*** Document section Section Begins ***

The stories about controversial interpretations of codes and potentially conflicting codes are reflective of issues that have long plagued health care construction. But Chad Beebe, CHFM, FASHE, ASHE’s deputy executive director for advocacy, points to another reason compliance is such a big issue today: The Centers for Medicare & Medicaid Services (CMS) changed how it determines when a citation is necessary.

“CMS changed their methodology about two years ago — and required accrediting organizations to do the same. Now it’s a ‘see it, cite it’ methodology,” Beebe says. “In the past, a lot of accrediting organizations allowed the facilities to show that they had a management plan in place to routinely repair things. In those cases, the issues would not have led to citations.”

But today, even minor issues are leading to citations. In a hospital environment, minor repair issues are constantly cropping up, and as long as the facilities department has a plan to address them, there’s little or no danger to safety. None of these single life safety deficiencies make a building unsafe, Beebe notes. But constantly citing these minor problems not only increases the cost of compliance, it also changes how hospitals handle the issues.

“My concern is that facilities will adjust their management principles and focus more on trying to just take care of citations as opposed to managing those items over the long term,” he says. “This changes the focus to putting out the fires rather than preventing them.”

*** Document section Section Ends ***
*** Given information Section Begins ***

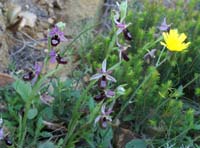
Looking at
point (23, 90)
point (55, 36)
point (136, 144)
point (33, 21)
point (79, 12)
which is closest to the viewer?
point (55, 36)

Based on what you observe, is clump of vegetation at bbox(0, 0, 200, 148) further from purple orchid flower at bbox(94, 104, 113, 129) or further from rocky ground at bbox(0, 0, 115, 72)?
rocky ground at bbox(0, 0, 115, 72)

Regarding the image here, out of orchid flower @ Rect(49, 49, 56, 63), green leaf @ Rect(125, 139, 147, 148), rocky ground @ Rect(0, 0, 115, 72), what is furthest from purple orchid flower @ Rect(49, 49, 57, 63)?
rocky ground @ Rect(0, 0, 115, 72)

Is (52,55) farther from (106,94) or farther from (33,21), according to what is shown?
(33,21)

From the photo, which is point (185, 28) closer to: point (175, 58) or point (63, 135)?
point (175, 58)

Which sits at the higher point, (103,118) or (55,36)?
(55,36)

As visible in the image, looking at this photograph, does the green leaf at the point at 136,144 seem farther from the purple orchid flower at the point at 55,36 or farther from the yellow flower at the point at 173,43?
the purple orchid flower at the point at 55,36

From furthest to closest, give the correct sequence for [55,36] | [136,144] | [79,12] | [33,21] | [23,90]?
[79,12]
[33,21]
[136,144]
[23,90]
[55,36]

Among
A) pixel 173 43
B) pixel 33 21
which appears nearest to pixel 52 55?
pixel 173 43

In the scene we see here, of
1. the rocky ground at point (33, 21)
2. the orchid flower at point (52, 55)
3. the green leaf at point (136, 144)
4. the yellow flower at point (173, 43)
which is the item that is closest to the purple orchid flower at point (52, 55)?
the orchid flower at point (52, 55)

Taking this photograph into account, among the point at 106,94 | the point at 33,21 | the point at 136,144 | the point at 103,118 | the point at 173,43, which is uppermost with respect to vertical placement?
the point at 33,21

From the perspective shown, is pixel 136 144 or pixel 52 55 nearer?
pixel 52 55

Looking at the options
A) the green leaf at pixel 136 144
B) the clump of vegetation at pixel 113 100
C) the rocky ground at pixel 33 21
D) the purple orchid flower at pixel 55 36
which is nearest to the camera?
the purple orchid flower at pixel 55 36
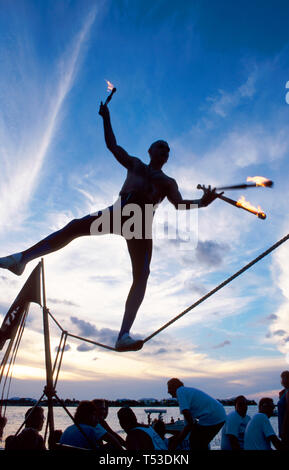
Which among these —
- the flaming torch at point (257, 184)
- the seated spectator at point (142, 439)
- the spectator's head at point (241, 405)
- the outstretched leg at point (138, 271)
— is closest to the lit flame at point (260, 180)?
the flaming torch at point (257, 184)

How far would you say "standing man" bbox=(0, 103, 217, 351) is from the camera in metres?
3.89

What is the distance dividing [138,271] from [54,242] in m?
1.00

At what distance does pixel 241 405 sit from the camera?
236 inches

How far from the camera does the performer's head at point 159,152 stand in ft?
14.7

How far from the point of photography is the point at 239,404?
6047 mm

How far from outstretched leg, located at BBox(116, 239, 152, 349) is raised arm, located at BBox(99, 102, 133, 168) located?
1007mm

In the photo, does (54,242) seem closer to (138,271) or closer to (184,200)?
(138,271)

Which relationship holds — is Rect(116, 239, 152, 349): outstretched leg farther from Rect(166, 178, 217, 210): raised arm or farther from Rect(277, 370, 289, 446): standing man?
Rect(277, 370, 289, 446): standing man

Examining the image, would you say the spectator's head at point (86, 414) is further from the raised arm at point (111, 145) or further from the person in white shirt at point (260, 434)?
the raised arm at point (111, 145)

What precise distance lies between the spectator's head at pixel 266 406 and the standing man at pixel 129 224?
9.93ft

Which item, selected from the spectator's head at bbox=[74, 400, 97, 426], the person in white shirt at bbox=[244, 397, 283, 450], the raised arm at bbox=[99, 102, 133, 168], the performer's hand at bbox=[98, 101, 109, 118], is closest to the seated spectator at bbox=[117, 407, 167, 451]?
the spectator's head at bbox=[74, 400, 97, 426]

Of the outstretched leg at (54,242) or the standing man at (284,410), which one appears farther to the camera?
the standing man at (284,410)

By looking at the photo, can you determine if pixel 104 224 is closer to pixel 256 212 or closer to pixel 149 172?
pixel 149 172
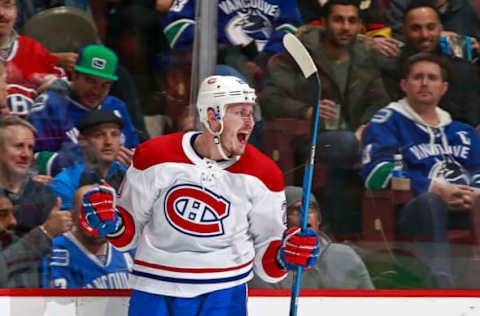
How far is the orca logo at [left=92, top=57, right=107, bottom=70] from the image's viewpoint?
9.09 ft

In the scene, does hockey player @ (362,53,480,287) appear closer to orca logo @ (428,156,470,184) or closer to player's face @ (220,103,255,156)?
orca logo @ (428,156,470,184)

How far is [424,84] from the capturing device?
295cm

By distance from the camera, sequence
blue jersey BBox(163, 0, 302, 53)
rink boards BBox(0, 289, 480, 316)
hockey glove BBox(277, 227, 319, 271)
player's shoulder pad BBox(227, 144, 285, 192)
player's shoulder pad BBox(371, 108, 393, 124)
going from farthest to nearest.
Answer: player's shoulder pad BBox(371, 108, 393, 124)
blue jersey BBox(163, 0, 302, 53)
rink boards BBox(0, 289, 480, 316)
player's shoulder pad BBox(227, 144, 285, 192)
hockey glove BBox(277, 227, 319, 271)

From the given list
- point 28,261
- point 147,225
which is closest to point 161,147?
point 147,225

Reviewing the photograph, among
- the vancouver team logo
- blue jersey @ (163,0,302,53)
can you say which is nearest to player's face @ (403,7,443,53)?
blue jersey @ (163,0,302,53)

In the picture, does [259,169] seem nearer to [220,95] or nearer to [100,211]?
[220,95]

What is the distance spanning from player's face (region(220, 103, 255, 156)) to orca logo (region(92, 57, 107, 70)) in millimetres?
660

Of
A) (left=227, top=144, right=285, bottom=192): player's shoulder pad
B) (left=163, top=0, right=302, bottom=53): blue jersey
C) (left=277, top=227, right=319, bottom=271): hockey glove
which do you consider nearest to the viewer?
(left=277, top=227, right=319, bottom=271): hockey glove

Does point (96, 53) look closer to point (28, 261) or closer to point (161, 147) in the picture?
point (161, 147)

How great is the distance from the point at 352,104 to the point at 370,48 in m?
0.22

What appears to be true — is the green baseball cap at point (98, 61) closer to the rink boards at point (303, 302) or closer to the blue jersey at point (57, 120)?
the blue jersey at point (57, 120)

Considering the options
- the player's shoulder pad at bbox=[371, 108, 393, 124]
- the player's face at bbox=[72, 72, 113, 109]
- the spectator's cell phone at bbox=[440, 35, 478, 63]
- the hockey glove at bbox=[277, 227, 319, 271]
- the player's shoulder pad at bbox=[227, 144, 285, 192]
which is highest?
the spectator's cell phone at bbox=[440, 35, 478, 63]

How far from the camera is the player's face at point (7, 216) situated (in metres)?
2.70

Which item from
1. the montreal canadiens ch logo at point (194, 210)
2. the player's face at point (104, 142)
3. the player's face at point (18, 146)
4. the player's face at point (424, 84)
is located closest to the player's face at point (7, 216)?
the player's face at point (18, 146)
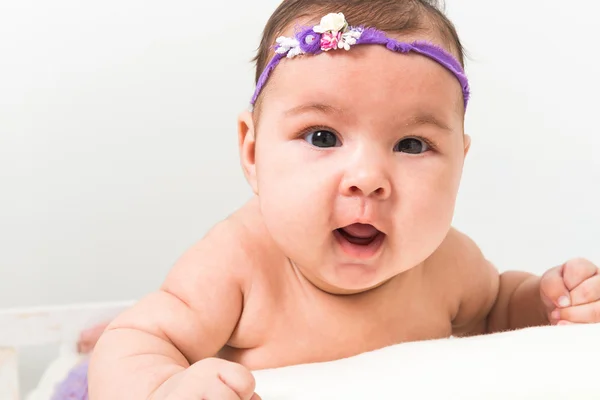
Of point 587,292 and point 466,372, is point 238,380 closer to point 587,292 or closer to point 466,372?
point 466,372

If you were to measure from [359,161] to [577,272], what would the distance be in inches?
15.7

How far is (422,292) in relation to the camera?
106 centimetres

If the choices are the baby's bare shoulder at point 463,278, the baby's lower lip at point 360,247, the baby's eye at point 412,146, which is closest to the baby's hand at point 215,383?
the baby's lower lip at point 360,247

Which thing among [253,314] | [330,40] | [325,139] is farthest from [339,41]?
[253,314]

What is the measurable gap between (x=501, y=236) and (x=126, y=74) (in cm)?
95

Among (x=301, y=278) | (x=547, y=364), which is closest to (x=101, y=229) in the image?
(x=301, y=278)

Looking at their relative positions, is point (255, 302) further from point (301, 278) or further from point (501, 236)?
point (501, 236)

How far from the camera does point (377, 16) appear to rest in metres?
0.86

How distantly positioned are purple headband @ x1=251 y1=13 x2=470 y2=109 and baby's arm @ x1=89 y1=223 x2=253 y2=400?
27 centimetres

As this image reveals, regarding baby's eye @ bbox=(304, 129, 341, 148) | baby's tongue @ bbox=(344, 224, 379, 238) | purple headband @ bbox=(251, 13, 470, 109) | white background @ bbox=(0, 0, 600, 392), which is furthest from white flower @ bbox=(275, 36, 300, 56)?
white background @ bbox=(0, 0, 600, 392)

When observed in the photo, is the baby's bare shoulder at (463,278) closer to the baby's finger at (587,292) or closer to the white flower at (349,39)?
the baby's finger at (587,292)

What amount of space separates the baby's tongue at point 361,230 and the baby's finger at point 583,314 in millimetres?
326

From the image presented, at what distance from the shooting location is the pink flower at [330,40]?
0.84 metres

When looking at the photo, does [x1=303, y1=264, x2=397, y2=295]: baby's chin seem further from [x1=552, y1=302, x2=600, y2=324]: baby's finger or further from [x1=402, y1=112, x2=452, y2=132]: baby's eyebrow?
[x1=552, y1=302, x2=600, y2=324]: baby's finger
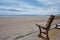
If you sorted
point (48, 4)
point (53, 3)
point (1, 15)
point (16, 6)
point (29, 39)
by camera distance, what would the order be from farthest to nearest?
1. point (1, 15)
2. point (16, 6)
3. point (48, 4)
4. point (53, 3)
5. point (29, 39)

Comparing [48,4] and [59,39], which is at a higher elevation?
[48,4]

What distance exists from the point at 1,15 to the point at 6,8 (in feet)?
4.60

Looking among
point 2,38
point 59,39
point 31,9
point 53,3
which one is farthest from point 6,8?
point 59,39

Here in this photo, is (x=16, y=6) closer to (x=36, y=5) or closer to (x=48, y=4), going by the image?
(x=36, y=5)

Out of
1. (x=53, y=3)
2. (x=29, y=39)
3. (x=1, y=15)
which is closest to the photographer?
(x=29, y=39)

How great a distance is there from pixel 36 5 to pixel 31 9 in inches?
23.7

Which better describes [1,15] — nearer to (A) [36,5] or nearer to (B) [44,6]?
(A) [36,5]

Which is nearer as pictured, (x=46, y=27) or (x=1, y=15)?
(x=46, y=27)

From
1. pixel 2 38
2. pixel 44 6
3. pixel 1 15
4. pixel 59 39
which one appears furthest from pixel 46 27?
pixel 1 15

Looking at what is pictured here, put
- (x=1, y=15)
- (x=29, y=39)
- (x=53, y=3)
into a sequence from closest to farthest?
(x=29, y=39)
(x=53, y=3)
(x=1, y=15)

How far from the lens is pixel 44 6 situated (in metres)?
8.76

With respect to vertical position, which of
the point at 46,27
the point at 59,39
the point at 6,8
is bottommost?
the point at 59,39

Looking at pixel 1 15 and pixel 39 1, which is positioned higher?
pixel 39 1

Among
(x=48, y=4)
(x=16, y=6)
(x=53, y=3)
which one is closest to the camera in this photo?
(x=53, y=3)
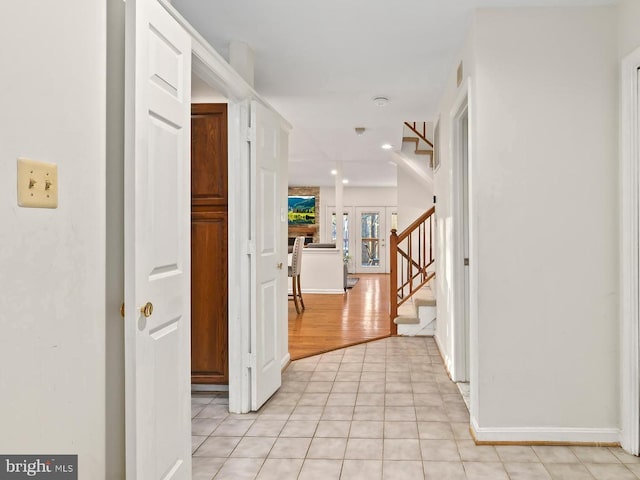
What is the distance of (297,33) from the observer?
307 centimetres

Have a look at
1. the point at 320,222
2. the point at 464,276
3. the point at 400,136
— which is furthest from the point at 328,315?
the point at 320,222

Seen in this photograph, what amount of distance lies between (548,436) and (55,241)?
262 centimetres

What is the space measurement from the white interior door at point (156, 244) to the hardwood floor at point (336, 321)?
2679mm

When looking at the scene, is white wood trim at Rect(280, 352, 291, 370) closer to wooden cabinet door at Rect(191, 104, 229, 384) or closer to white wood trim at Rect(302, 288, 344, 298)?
wooden cabinet door at Rect(191, 104, 229, 384)

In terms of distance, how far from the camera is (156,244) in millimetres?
1735

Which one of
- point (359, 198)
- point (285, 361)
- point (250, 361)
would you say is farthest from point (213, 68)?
point (359, 198)

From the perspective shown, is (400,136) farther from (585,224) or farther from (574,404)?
(574,404)

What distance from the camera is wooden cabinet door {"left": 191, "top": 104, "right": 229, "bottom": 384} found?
3.39 m

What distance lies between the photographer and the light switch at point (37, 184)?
46.7 inches

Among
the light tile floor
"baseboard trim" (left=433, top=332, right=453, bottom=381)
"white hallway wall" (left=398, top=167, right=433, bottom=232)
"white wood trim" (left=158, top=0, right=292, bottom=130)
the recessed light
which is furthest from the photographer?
"white hallway wall" (left=398, top=167, right=433, bottom=232)

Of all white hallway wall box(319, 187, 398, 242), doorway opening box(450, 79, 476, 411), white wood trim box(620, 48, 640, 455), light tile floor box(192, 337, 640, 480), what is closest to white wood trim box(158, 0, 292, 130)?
doorway opening box(450, 79, 476, 411)

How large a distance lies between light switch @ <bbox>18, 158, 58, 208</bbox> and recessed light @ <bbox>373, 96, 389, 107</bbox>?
12.1 ft

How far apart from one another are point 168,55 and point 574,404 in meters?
2.69

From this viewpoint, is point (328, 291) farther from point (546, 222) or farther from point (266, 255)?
point (546, 222)
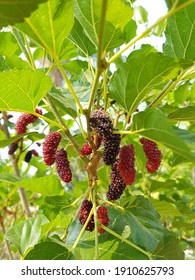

*** Given information Section Ends ***

**Exercise**
Reproduce, word for word, the entire passage above the listing about the CMS "see it, cite it" citation method in health care facilities.

**Worked solution**
The stories about controversial interpretations of codes and potentially conflicting codes are reflective of issues that have long plagued health care construction. But Chad Beebe, CHFM, FASHE, ASHE’s deputy executive director for advocacy, points to another reason compliance is such a big issue today: The Centers for Medicare & Medicaid Services (CMS) changed how it determines when a citation is necessary.

“CMS changed their methodology about two years ago — and required accrediting organizations to do the same. Now it’s a ‘see it, cite it’ methodology,” Beebe says. “In the past, a lot of accrediting organizations allowed the facilities to show that they had a management plan in place to routinely repair things. In those cases, the issues would not have led to citations.”

But today, even minor issues are leading to citations. In a hospital environment, minor repair issues are constantly cropping up, and as long as the facilities department has a plan to address them, there’s little or no danger to safety. None of these single life safety deficiencies make a building unsafe, Beebe notes. But constantly citing these minor problems not only increases the cost of compliance, it also changes how hospitals handle the issues.

“My concern is that facilities will adjust their management principles and focus more on trying to just take care of citations as opposed to managing those items over the long term,” he says. “This changes the focus to putting out the fires rather than preventing them.”